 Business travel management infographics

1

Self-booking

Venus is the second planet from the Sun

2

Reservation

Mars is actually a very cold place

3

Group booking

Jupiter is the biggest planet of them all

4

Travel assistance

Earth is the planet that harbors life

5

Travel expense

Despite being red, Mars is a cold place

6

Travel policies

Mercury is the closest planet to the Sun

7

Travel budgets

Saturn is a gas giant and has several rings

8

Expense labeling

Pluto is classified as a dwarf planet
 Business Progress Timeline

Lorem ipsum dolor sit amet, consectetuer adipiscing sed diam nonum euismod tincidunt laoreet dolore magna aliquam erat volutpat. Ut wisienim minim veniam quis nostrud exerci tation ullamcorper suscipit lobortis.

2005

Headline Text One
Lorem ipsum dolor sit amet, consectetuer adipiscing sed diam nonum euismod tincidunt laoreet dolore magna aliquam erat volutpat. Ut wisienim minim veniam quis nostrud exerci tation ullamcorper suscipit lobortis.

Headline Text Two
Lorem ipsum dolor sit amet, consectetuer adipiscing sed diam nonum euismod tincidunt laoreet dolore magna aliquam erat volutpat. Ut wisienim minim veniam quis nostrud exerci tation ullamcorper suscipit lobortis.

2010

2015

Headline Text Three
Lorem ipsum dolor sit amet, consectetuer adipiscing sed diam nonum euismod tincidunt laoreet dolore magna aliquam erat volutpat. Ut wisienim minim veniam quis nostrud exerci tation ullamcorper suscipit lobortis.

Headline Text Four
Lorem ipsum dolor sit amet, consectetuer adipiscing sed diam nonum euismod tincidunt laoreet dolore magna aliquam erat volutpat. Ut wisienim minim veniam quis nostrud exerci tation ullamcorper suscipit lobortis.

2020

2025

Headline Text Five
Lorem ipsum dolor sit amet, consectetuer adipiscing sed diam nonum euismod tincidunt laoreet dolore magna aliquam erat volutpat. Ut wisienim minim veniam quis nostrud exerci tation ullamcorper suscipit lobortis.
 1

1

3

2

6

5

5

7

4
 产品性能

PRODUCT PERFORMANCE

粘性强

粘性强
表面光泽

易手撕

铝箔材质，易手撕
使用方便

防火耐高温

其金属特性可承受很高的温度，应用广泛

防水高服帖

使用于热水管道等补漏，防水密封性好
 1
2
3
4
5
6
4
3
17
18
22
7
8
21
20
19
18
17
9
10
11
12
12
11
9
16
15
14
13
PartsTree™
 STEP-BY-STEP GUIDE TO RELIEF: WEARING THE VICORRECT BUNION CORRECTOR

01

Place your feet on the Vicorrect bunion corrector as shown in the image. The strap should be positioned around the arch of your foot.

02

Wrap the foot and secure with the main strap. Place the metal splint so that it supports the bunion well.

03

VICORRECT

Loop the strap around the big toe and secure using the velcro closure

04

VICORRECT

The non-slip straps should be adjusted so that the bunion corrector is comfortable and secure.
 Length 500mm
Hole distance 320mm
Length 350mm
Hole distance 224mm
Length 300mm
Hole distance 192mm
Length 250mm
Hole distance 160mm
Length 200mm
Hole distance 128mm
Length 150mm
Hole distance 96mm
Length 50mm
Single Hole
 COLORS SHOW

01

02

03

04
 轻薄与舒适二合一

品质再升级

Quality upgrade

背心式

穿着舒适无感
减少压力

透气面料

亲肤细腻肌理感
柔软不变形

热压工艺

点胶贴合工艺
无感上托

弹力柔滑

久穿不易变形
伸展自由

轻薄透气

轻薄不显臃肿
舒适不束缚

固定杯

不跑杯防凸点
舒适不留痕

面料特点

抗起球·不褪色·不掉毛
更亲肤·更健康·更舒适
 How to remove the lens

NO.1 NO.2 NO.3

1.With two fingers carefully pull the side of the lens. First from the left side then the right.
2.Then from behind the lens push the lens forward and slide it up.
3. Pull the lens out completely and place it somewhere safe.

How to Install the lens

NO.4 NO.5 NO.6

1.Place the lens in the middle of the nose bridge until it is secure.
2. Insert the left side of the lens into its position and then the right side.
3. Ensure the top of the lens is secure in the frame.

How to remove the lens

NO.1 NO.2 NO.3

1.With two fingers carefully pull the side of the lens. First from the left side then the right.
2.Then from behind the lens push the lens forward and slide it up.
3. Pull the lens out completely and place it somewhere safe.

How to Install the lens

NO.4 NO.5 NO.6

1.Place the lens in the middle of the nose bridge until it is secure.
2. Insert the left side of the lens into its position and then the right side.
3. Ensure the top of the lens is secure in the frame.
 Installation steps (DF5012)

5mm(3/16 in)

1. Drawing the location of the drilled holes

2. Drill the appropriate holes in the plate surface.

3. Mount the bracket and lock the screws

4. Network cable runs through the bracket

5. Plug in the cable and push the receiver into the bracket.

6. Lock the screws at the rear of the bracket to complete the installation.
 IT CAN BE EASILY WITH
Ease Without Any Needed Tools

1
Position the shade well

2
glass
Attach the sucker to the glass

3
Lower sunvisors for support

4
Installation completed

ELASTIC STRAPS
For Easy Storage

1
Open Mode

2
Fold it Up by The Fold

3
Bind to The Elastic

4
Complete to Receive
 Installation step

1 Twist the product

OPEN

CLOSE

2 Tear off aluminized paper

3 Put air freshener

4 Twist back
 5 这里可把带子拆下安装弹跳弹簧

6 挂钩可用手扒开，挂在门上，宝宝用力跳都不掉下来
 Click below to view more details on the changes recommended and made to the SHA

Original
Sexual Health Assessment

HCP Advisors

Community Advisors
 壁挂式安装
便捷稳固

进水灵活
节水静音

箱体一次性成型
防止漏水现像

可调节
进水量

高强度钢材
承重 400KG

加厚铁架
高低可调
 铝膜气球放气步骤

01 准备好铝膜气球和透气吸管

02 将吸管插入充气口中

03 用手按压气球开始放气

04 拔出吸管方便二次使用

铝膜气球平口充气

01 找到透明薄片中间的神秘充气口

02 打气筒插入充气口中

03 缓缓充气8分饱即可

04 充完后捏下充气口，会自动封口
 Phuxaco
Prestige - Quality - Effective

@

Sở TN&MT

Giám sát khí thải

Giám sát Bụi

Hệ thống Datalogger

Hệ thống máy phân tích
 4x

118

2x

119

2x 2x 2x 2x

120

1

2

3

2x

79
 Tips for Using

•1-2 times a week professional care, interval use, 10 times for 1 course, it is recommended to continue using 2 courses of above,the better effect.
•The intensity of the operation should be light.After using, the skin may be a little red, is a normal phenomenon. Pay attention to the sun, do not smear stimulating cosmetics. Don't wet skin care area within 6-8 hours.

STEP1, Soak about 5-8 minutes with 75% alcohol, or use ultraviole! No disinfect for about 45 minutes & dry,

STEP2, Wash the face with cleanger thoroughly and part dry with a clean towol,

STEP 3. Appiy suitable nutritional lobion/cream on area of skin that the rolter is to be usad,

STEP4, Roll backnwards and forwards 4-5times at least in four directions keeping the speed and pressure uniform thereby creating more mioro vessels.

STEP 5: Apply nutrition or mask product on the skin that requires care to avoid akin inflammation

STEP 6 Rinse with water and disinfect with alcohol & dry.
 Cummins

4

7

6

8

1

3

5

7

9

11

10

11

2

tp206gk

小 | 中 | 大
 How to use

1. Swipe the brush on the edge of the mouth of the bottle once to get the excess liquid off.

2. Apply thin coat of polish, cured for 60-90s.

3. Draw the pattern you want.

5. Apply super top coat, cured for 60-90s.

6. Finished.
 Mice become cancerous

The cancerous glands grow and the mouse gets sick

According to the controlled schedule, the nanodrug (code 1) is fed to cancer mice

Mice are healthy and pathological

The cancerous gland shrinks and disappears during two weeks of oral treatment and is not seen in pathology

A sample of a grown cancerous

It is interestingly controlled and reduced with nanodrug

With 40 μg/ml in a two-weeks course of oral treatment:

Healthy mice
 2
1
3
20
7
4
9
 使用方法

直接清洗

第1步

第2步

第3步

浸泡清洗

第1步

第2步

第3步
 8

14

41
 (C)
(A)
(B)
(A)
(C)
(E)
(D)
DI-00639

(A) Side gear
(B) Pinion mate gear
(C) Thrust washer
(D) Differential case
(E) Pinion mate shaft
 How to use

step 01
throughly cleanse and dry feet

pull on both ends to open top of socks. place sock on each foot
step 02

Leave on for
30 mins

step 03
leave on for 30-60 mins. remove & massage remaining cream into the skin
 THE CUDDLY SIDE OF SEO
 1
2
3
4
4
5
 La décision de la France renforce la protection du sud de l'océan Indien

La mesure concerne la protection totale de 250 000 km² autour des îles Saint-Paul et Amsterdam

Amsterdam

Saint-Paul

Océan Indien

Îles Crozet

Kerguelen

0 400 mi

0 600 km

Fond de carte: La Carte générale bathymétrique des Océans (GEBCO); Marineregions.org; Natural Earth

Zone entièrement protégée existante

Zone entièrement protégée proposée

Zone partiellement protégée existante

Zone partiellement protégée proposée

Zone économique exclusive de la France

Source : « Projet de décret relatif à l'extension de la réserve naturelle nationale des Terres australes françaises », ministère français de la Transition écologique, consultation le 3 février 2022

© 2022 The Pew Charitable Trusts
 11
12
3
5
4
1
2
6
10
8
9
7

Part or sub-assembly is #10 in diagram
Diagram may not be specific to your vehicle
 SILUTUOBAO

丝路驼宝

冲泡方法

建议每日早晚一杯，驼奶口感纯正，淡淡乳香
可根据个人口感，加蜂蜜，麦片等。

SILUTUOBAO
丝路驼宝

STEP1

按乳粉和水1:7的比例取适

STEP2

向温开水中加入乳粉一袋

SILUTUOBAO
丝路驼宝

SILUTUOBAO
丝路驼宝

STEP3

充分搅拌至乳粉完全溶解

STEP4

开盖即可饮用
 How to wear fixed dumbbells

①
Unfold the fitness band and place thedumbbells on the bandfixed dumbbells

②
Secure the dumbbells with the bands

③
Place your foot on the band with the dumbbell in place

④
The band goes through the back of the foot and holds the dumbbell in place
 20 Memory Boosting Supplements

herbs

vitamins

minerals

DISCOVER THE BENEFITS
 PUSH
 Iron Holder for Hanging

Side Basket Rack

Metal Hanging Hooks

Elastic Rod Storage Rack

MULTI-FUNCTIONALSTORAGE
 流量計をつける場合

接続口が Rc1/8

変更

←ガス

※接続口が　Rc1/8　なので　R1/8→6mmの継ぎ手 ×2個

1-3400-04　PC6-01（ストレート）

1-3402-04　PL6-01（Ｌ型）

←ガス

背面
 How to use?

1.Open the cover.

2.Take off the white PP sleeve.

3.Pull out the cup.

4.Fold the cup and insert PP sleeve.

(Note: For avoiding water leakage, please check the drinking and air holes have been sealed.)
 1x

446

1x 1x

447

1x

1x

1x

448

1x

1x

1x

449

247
================================
## BRIEF
Search the data above for the word "oral", then gather each line in which it appears.

## ANSWER TO THE EXERCISE
The cancerous gland shrinks and disappears during two weeks of oral treatment and is not seen in pathology
With 40 μg/ml in a two-weeks course of oral treatment:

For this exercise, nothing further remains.